Den mit Abstand grössten Anteil dieser Kosten machen dabei die Lehrerlöhne aus. Gemäss Michael Truniger, Leiter des Amts für Mittelschulen des Kantons, sind es ganze 90 Prozent. Das entspricht 21 600 Franken der Jahreskosten eines Schülers. Die Kosten für das Verbrauchsmaterial für den Unterricht – also die Lehrmittel – belaufe sich auf 2 bis 3 Prozent (rund 720 Franken). Der Rest der Kosten verteilt sich laut Truniger insbesondere auf Büro-/Betriebs-/Verbrauchsmaterial, Geräte, Ver-/Entsorgung, Unterhalt.
Halb so viel

Weit weniger tief in die Tasche greifen muss der Kanton auf der anderen Seite bei Jugendlichen, die die Sekundarstufe besuchen. Zwar belaufen sich die Gesamtkosten für einen Sekundarschüler gemäss Bundesamt für Statistik auf 20 236 Franken pro Jahr. Wie sich diese auf die einzelnen Posten (Lehrerlöhne, Infrastruktur, Schulmaterial) genau verteilen, kann nicht im Detail gesagt werden. Die Kosten für die einzelnen Posten seien dabei von Gemeinde zu Gemeinde unterschiedlich, heisst es auf Anfrage unserer Zeitung bei den Gemeinden. Eine Auflistung bedürfe diverser Abklärungen.

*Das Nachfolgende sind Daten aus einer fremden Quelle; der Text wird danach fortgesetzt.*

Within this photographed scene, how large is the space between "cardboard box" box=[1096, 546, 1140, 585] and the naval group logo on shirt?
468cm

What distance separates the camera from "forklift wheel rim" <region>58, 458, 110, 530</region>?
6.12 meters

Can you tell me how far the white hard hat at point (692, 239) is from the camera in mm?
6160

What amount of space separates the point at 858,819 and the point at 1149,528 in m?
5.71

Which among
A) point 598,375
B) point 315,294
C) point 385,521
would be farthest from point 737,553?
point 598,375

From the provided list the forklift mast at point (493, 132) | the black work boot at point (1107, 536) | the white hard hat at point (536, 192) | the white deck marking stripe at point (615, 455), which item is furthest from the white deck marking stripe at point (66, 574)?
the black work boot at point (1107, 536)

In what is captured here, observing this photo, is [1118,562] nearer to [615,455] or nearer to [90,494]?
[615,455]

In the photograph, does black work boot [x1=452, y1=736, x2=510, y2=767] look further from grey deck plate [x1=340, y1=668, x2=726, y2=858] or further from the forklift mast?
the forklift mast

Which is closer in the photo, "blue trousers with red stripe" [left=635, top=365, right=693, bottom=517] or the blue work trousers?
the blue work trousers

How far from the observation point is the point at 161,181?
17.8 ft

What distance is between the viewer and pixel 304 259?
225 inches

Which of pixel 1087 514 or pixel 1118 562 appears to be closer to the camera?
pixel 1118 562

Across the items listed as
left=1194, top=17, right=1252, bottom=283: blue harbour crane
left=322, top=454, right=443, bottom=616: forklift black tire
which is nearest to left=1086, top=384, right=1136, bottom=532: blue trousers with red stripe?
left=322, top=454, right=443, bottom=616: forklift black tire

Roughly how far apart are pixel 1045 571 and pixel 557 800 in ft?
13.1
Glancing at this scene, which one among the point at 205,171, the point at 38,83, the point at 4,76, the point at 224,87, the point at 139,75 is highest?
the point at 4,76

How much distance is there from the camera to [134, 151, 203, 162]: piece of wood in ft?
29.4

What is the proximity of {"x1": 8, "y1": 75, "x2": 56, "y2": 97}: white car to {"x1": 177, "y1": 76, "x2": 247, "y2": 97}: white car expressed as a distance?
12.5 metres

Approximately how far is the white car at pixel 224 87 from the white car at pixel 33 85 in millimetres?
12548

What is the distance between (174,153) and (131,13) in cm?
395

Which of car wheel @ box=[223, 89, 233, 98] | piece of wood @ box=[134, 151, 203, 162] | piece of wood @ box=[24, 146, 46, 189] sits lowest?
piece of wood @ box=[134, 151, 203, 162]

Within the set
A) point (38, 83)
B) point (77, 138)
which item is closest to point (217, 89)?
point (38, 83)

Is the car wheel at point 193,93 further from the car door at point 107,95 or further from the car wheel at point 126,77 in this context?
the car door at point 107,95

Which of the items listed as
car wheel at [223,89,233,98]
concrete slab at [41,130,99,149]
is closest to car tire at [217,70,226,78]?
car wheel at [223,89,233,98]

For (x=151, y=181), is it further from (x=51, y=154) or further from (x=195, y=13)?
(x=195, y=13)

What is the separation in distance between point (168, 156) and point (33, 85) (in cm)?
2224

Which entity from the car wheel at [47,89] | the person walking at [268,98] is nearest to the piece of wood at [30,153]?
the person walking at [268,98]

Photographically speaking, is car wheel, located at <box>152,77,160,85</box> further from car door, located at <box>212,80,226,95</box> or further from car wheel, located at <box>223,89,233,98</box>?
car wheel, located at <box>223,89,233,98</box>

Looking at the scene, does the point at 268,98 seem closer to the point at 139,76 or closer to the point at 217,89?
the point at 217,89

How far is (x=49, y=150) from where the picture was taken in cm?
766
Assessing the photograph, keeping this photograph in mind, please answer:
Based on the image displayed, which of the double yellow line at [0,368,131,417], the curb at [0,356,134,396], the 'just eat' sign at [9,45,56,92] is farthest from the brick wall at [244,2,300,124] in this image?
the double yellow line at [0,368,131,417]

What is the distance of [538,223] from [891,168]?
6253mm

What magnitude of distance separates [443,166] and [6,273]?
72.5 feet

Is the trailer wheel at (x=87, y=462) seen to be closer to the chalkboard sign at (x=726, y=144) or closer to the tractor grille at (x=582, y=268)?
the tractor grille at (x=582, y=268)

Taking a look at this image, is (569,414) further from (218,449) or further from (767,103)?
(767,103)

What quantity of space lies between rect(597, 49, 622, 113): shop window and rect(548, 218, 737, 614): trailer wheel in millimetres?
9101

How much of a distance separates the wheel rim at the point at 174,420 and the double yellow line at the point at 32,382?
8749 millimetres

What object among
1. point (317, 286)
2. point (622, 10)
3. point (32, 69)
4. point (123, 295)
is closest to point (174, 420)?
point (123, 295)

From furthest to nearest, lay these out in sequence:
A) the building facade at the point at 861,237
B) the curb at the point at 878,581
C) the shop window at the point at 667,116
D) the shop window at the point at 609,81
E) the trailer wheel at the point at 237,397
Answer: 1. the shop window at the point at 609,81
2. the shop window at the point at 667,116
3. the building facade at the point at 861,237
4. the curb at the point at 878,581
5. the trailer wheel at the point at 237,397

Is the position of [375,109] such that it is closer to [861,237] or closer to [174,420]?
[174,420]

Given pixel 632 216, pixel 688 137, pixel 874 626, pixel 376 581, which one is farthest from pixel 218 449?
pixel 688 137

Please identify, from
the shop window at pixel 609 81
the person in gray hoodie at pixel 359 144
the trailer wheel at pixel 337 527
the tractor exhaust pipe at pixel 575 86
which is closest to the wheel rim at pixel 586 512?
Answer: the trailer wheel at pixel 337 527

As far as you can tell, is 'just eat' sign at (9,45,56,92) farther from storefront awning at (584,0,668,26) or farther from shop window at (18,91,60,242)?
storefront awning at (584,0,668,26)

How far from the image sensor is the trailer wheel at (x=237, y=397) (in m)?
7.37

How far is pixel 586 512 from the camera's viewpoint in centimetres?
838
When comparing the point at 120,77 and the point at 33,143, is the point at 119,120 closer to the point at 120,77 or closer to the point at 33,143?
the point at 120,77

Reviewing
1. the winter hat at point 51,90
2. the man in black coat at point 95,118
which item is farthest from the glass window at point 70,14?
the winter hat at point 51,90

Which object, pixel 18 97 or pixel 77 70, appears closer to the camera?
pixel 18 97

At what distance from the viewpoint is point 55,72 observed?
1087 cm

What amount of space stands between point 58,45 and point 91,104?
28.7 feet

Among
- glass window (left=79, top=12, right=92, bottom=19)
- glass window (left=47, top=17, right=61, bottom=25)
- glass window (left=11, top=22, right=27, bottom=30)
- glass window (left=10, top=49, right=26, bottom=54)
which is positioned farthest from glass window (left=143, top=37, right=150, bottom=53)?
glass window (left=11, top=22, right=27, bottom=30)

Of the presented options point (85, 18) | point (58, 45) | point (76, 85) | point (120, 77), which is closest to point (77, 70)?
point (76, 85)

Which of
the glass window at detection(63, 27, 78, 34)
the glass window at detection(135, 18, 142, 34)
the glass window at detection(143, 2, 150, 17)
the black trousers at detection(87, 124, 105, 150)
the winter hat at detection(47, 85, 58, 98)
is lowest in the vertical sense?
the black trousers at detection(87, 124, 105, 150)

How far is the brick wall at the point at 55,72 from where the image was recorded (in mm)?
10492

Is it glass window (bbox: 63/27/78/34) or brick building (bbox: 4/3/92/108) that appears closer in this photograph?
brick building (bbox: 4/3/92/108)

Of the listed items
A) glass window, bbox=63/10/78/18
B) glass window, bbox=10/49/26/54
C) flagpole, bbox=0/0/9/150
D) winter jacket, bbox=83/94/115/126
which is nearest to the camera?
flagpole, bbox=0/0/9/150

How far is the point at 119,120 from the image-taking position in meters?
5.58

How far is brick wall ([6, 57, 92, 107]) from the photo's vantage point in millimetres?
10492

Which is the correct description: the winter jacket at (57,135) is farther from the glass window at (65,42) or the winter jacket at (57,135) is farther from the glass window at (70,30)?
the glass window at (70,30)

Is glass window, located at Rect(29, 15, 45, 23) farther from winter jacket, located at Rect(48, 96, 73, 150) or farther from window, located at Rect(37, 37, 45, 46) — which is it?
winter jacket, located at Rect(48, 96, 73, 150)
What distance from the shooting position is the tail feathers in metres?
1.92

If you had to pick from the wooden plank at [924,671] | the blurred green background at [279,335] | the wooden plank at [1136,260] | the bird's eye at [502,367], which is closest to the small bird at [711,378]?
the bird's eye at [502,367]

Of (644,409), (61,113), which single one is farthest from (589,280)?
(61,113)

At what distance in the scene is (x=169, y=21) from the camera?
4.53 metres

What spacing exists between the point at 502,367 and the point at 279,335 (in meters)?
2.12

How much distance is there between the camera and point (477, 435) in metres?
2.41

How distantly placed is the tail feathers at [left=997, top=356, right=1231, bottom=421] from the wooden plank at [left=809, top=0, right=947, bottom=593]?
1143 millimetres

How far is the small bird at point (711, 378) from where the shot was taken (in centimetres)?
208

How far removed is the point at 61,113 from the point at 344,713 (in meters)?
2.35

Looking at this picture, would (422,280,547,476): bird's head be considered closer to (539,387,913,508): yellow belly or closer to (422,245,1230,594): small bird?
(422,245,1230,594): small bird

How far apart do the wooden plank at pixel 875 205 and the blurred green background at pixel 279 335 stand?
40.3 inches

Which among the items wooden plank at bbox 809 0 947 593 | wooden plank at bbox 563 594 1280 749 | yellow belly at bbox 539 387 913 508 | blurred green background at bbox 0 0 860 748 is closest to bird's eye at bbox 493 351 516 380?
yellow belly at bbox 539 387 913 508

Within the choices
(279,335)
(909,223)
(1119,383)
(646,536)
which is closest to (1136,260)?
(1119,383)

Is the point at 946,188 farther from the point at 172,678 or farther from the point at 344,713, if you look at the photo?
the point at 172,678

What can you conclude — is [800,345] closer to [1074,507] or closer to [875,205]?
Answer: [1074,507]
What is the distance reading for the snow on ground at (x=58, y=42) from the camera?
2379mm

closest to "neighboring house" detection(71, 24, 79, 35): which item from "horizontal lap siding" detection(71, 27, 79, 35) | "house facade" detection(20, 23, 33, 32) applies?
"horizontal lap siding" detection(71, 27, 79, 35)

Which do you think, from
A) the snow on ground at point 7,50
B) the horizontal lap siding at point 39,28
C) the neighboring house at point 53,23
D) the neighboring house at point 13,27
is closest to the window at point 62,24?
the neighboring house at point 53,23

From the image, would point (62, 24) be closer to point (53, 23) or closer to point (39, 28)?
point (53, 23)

Fest steht allerdings: Gut die Hälfte dieser rund 20 000 Franken geht zu Lasten der Gemeindekassen. Der Kanton beteiligt sich im Rahmen einer sogenannten Normpauschale, die er an die Kommunen zahlt, an den Kosten für einen Sekundarschüler. Aktuell beträgt diese Pauschale gemäss Angaben von Myriam Ziegler, Leiterin des Amts für gemeindliche Schulen des Kantons Zug, 9124 Franken pro Schüler pro Jahr. Ab Januar 2017 wird sie erhöht auf 9284 Franken. Ein Kantischüler kostet den Kanton also mehr als doppelt so viel.